Things to do:
1. Summarize the sysrq patch message in two sentences.
2. Continue the sysrq patch message from the point where it stops.

Excerpted passage:
* * *

Change send_sig_all() to use do_send_sig_info(SEND_SIG_FORCED)
instead of force_sig(SIGKILL). With the recent changes we do not
need force_ to kill the CLONE_NEWPID tasks.
And this is more correct. force_sig() can race with the exiting
thread, while do_send_sig_info(group => true) kill the whole
process.
Suggested-by: Oleg Nesterov <[email protected]>
Signed-off-by: Anton Vorontsov <[email protected]>
---
On Fri, Feb 10, 2012 at 09:10:08PM +0100, Oleg Nesterov wrote:
> > --- a/drivers/tty/sysrq.c
> > +++ b/drivers/tty/sysrq.c
> > @@ -324,9 +324,12 @@ static void send_sig_all(int sig)
> >
> > read_lock(&tasklist_lock);
> > for_each_process(p) {
> > - if (p->mm && !is_global_init(p))
> > - /* Not swapper, init nor kernel thread */
> > - force_sig(sig, p);
> > + if (p->flags & PF_KTHREAD)

* * *

Excerpted records:
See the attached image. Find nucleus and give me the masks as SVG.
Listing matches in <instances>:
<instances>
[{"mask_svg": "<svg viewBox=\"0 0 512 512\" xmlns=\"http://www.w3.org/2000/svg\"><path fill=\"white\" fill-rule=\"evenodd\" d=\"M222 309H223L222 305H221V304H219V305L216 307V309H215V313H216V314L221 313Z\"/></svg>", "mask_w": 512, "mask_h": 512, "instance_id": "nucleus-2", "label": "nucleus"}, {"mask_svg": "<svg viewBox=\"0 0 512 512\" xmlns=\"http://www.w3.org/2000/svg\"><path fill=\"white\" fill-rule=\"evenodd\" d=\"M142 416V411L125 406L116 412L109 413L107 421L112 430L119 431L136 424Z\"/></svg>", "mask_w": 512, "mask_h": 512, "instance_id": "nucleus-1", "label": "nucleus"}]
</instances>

* * *

Exercise responses:
1. The patch changes send_sig_all() to use do_send_sig_info(SEND_SIG_FORCED) instead of force_sig(SIGKILL), because recent changes mean force_ is no longer needed to kill the CLONE_NEWPID tasks. The new approach is also more correct, since force_sig() can race with the exiting thread, while do_send_sig_info(group => true) kills the whole process.

2.
> > + continue;
> > + if (is_global_init(p))
> > + continue;
> > +
> > + force_sig(sig, p);
> > }
> > read_unlock(&tasklist_lock);
>
> Obviously I agree with this change.
>
> But where does this read_lock(tasklist) come from?
It came from this patch: http://lkml.org/lkml/2012/2/7/24
> We discussed this with Anton. Yes, tasklist ensures that
> force_sig() can't crash the kernel. But it is still wrong
> and should not be used.
>
> I think send_sig_all() should use SEND_SIG_FORCED (this
> depends on the patches I sent to Andrew), in this case
> tasklist is not needed.
Well, I think the lock is still a good thing: we don't want
any new processes to be created while we kill others.
I might be wrong, but copy_process() issues recalc_sigpending()
under tasklist lock especially the for this scenario.
So, in this and in OOM cases we have to be precise (unlike LMK).
Sysrq is a rare thing, so there is actually should be no problem
with holding the lock.
So, how about this patch?
Greg, can we take it via -mm tree, as it depends on a few
sched patches?
drivers/tty/sysrq.c | 2 +-
1 files changed, 1 insertions(+), 1 deletions(-)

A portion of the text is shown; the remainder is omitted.